Quand et comment avez-vous rejoint la prospective du Grand Lyon ?
J’occupais un poste à la mission déplacement du Grand Lyon en 1997 et on m’a proposé de rejoindre une mission prospective et stratégie d’agglomération, qu’il s’agissait de créer. L’idée de cette mission était liée à une thèse en économie que j’avais soutenue un an auparavant, qui avait bien circulée dans l’institution et parmi les décideurs de l’agglomération. Cette thèse portait sur la métropole lyonnaise et se terminait par : « Au fond, ce territoire a tout pour lui. Il lui manque simplement une stratégie ». À partir de là, on m’a dit : « Le président, Raymond Barre (à l’époque président de la Communauté urbaine), veut élaborer un projet d’agglomération, est-ce que vous auriez envie de faire partie de l’aventure ? ». J’étais évidemment partant et Millénaire 3 était né ! Nous sommes alors entrés dans un tourbillon d’activités pour animer le processus d’élaboration de ce projet d’agglomération, avec un côté très enthousiasmant. Nous avions le sentiment d’être des pionniers en lançant de grands débats sociétaux dans la salle du Conseil, sur des sujets qui allaient bien au-delà des compétences de la Communauté urbaine.
Il y a eu ensuite une deuxième démarche portée par le président suivant, Gérard Collomb : Lyon 2020. En parallèle, le directeur général des services réclamait que la prospective s’intègre plus à l’institution, à l’administration, pour nourrir les politiques publiques de façon plus directe. C’est comme cela que la prospective a commencé à se mobiliser sur différents projets, renouvelant en permanence ses sujets. Notre force, dès ce moment, a été de combiner une dimension multitâches liée à la variété des commandes qui nous étaient confiées, et une obsession de la capitalisation permettant de transférer, partager, remobiliser en permanence des acquis. Cette capitalisation s’incarne dans le site millenaire3.com, seul centre de ressources prospectives en France dédié aux politiques publiques territoriales. Aujourd’hui, la prospective demeure un véritable espace de liberté où il est possible de suivre des intuitions. Cela fait d’ailleurs partie des attentes formulées par les services et par les élus lorsqu’ils s’adressent à nous.
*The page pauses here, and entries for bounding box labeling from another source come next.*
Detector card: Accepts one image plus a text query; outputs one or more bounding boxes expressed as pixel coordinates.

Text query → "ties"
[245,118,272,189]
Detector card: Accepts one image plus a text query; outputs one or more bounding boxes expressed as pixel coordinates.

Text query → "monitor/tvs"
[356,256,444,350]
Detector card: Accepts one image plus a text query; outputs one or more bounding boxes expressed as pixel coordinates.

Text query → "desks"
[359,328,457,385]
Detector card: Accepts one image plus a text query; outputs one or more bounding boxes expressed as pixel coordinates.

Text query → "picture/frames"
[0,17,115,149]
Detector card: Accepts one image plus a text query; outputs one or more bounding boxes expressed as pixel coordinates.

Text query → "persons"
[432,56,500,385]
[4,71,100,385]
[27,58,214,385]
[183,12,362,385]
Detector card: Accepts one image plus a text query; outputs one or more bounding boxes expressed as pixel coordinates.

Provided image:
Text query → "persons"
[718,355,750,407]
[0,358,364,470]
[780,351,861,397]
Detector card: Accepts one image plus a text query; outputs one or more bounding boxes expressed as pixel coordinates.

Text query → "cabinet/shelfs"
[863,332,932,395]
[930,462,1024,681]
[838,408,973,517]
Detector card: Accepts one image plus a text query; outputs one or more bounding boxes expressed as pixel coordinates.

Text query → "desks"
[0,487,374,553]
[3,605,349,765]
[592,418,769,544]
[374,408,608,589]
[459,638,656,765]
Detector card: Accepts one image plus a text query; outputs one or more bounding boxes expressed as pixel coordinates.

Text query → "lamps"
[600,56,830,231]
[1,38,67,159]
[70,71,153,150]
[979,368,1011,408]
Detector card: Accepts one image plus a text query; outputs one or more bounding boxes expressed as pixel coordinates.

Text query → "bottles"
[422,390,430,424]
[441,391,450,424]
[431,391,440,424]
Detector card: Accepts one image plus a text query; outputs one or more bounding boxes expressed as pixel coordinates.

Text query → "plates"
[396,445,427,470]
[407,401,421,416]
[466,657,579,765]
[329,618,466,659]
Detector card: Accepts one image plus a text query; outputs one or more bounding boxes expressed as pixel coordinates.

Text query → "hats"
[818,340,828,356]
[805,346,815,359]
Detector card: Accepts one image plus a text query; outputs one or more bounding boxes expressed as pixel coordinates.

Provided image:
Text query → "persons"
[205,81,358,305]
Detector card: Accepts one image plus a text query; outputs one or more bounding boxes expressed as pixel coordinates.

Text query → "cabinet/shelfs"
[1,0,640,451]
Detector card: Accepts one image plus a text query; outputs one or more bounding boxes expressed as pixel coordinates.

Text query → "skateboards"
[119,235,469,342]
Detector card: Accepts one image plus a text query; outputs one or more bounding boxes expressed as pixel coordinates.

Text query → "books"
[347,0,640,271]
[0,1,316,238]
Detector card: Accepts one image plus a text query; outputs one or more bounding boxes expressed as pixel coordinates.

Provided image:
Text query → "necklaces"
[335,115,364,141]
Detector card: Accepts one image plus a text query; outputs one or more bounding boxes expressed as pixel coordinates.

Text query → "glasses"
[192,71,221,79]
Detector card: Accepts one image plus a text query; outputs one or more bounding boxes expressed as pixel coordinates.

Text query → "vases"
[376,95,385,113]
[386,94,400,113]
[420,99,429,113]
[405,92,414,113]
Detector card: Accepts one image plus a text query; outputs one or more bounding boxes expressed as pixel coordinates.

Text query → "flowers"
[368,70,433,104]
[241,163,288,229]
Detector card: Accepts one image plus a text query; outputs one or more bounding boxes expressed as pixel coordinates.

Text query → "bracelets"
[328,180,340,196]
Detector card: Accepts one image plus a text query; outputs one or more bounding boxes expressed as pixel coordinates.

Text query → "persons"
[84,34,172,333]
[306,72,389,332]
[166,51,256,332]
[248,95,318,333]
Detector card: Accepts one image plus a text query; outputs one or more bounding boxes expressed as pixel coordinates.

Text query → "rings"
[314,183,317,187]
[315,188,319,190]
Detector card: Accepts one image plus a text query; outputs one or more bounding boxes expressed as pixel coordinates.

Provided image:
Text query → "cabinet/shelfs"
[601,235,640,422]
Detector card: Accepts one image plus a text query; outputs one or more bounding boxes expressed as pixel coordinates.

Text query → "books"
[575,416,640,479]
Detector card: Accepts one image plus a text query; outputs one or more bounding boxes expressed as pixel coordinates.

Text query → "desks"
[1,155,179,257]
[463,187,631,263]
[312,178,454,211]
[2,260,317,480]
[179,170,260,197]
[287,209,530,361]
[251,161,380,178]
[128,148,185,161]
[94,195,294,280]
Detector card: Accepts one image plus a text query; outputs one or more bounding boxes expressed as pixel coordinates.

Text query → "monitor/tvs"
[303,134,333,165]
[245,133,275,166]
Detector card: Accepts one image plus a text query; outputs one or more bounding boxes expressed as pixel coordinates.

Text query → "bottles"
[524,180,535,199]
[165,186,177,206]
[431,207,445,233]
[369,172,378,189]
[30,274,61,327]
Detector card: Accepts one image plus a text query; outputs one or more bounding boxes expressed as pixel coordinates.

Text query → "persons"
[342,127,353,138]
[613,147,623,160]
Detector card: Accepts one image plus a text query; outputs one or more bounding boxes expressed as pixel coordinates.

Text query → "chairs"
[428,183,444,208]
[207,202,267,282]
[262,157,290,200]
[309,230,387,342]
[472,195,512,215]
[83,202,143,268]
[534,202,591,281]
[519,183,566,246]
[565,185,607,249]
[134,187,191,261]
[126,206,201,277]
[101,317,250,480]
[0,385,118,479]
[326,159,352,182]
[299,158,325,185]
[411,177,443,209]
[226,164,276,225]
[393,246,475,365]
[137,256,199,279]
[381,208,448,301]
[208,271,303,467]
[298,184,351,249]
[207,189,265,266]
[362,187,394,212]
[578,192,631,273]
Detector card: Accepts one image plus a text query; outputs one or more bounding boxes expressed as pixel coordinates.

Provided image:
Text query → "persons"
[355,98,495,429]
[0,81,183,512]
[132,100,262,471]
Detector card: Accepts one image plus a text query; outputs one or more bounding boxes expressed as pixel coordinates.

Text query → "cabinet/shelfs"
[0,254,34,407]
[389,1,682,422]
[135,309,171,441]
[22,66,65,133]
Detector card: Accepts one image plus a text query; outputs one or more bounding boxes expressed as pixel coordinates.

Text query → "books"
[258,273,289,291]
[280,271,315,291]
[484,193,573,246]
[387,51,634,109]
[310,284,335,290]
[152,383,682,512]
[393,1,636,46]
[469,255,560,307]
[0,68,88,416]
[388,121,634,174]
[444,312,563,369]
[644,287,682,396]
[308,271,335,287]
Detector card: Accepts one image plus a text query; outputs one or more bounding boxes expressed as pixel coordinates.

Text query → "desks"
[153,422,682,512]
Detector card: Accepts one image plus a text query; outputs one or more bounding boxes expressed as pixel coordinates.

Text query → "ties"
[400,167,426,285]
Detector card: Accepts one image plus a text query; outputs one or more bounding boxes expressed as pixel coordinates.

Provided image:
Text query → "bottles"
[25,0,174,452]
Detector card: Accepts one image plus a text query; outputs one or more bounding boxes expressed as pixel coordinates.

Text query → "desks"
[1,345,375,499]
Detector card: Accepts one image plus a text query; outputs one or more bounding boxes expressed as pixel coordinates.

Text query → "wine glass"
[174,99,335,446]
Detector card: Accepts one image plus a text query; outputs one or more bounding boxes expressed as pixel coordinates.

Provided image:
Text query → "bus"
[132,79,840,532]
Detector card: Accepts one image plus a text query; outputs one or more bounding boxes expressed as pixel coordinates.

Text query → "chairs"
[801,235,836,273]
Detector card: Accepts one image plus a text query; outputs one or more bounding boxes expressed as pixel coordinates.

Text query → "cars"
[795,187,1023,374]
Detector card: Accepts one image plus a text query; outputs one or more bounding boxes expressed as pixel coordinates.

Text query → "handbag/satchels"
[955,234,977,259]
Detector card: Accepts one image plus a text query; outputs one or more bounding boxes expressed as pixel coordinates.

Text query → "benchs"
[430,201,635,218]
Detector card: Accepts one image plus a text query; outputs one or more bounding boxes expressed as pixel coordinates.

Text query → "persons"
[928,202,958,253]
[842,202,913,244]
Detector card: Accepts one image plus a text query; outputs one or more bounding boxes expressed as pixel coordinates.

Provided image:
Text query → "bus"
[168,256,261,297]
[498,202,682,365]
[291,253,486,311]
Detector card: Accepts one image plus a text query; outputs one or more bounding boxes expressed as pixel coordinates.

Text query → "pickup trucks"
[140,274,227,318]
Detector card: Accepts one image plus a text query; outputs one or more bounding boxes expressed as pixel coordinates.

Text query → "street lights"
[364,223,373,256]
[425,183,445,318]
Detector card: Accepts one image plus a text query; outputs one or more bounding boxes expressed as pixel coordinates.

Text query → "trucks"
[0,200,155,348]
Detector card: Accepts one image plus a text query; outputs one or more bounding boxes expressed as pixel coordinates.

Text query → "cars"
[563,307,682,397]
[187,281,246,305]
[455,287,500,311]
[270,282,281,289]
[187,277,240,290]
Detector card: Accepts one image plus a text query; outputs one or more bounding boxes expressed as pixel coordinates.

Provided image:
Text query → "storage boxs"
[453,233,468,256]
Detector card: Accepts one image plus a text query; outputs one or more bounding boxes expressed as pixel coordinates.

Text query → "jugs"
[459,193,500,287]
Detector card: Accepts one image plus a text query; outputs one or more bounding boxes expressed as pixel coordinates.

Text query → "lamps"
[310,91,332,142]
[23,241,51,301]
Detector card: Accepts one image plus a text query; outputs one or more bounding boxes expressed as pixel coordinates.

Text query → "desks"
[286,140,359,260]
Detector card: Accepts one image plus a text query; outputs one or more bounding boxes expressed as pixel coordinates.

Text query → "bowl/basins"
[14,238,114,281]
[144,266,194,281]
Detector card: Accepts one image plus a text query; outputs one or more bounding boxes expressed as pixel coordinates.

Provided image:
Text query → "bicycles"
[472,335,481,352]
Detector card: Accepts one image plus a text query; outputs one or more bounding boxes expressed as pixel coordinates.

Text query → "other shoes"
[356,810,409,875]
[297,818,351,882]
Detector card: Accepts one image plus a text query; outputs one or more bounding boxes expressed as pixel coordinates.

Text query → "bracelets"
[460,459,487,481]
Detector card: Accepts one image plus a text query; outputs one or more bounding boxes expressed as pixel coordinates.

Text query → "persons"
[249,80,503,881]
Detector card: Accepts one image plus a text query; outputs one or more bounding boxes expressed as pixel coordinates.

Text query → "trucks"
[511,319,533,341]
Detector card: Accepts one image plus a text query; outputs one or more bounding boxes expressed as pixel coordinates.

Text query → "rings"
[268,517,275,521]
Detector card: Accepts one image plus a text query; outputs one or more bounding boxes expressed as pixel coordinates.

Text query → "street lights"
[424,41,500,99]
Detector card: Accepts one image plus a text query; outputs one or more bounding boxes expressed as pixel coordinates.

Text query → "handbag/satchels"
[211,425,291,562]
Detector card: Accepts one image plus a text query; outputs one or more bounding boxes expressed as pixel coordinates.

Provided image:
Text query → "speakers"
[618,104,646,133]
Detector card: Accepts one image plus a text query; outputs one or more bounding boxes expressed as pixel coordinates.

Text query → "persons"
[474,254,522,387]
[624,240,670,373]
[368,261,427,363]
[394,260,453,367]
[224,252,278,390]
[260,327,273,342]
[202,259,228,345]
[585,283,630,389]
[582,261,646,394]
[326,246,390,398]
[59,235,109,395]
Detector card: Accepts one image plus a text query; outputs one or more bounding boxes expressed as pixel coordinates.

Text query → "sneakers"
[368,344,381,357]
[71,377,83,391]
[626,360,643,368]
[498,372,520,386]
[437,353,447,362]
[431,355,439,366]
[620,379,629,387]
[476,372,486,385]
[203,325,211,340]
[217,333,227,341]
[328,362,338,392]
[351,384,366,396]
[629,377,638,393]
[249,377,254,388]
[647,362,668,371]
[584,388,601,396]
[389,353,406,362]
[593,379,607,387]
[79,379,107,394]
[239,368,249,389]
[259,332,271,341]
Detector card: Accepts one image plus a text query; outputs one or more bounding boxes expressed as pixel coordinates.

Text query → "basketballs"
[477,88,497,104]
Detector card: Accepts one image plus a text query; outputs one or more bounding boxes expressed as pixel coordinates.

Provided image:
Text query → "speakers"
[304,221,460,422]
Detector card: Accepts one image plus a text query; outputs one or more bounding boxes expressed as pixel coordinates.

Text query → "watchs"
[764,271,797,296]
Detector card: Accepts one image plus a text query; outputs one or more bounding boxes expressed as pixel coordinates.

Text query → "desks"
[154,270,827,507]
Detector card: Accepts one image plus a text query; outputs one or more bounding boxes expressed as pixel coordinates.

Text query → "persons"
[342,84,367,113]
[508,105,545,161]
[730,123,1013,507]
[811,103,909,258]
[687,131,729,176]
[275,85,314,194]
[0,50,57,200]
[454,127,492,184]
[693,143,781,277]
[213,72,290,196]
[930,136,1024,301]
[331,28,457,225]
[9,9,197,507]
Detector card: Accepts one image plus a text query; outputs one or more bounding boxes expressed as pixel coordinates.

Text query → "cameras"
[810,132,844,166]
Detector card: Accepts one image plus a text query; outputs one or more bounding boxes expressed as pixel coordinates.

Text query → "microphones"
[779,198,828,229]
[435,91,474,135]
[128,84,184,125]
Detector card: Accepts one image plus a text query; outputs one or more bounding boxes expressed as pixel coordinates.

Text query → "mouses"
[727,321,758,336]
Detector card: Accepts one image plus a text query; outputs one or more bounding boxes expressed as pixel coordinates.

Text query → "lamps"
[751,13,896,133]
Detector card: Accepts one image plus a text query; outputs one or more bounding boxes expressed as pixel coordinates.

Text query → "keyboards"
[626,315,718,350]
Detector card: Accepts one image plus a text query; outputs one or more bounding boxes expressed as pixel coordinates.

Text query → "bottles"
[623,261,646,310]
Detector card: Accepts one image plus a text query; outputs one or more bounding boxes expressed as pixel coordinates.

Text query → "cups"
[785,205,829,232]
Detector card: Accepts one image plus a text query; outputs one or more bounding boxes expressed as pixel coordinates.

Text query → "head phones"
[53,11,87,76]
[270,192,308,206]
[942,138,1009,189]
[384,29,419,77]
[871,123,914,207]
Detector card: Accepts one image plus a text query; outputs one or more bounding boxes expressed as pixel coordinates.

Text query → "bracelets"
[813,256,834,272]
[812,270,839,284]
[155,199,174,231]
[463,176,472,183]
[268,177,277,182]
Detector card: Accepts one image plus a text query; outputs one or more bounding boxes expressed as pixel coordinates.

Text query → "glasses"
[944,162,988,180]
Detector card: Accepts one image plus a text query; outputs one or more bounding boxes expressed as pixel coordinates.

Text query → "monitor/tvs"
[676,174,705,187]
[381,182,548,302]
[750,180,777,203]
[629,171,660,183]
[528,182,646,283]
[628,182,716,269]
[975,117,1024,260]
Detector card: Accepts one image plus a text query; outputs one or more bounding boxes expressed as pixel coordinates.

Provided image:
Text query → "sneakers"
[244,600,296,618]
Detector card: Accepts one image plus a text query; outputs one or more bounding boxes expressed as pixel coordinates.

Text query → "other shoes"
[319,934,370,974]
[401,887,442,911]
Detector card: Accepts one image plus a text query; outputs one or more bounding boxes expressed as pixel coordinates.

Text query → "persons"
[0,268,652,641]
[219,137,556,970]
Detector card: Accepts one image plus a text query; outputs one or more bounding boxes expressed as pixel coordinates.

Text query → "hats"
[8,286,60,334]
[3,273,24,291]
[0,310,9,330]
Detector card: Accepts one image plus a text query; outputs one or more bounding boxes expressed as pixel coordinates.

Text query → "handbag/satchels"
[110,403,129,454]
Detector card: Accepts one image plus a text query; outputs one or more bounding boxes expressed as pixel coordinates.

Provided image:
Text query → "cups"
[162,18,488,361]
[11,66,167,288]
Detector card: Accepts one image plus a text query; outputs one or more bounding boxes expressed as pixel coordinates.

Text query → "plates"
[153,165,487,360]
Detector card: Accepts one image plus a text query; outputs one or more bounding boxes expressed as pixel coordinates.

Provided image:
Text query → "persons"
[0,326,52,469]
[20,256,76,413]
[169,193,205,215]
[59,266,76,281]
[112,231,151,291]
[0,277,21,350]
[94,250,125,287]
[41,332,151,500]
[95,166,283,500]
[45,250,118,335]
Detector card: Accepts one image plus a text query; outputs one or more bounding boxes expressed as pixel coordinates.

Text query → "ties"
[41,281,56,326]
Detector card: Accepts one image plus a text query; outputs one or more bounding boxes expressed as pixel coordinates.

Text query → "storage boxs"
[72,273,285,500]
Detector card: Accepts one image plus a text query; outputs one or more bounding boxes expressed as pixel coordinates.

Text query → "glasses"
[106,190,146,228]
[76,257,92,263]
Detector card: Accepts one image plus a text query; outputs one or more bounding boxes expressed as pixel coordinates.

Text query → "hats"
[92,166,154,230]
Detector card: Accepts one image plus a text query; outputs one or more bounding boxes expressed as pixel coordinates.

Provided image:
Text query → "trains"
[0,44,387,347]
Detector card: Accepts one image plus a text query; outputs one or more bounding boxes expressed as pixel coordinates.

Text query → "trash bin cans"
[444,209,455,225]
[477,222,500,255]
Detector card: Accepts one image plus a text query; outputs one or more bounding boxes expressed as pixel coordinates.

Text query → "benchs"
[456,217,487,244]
Tout cela ne s’est pas fait en un jour : fonction facultative par excellence, la prospective a dû beaucoup se démener pour installer la confiance avec les directions opérationnelles, apporter des résultats, entraîner des dynamiques, et finalement devenir un élément stable dans l’institution.
Au sein de cette direction, qui rassemble une certaine diversité de métiers, comment définiriez-vous l’originalité de la prospective telle qu’elle est pratiquée au sein du Grand Lyon depuis désormais une vingtaine d’années ?
Nous avons de la chance, car il y a quand même beaucoup moins de collectivités qui disposent d’une équipe prospective que l’inverse. Même au niveau de l’État, tous les ministères ne disposent pas d’outils de prospective dédiés. Lorsqu’elles veulent initier une démarche prospective, les collectivités font souvent appel à des consultants extérieurs et/ou s’appuient sur l’agence d’urbanisme du territoire qui, dans certains cas, a quitté le seul champ de l’urbanisme pour s’engager dans les études sociétales. Pourtant, disposer d’une équipe pérenne, immergée dans l’administration, capable de travailler à tous les étages de l’institution est un gage d’efficacité.
Pour revenir à votre question, je dirais que nous pratiquons une prospective embarquée : dans les projets, dans les politiques publiques, dans les pratiques professionnelles. Nous sommes proches du sol, d’où l’appellation de « prospective du présent » souvent utilisée pour nous définir, mais nous ne nous interdisons rien. Chaque projet génère sa « méthodo » : analyses sociétales, travail sur les tendances, réflexions doctrinales, identification des paradigmes émergents, enquêtes ethnographiques, travaux mémoriels, exploration des représentations, repérage des innovations, etc. La grande originalité est là, dans cette immersion : même lorsque nous regardons « loin », ou « large », ou « profond », pour reprendre des mots de Gaston Berger, la finalité des travaux est clairement posée par les commanditaires et les résultats peuvent imprégner assez facilement les pratiques, voire les décisions.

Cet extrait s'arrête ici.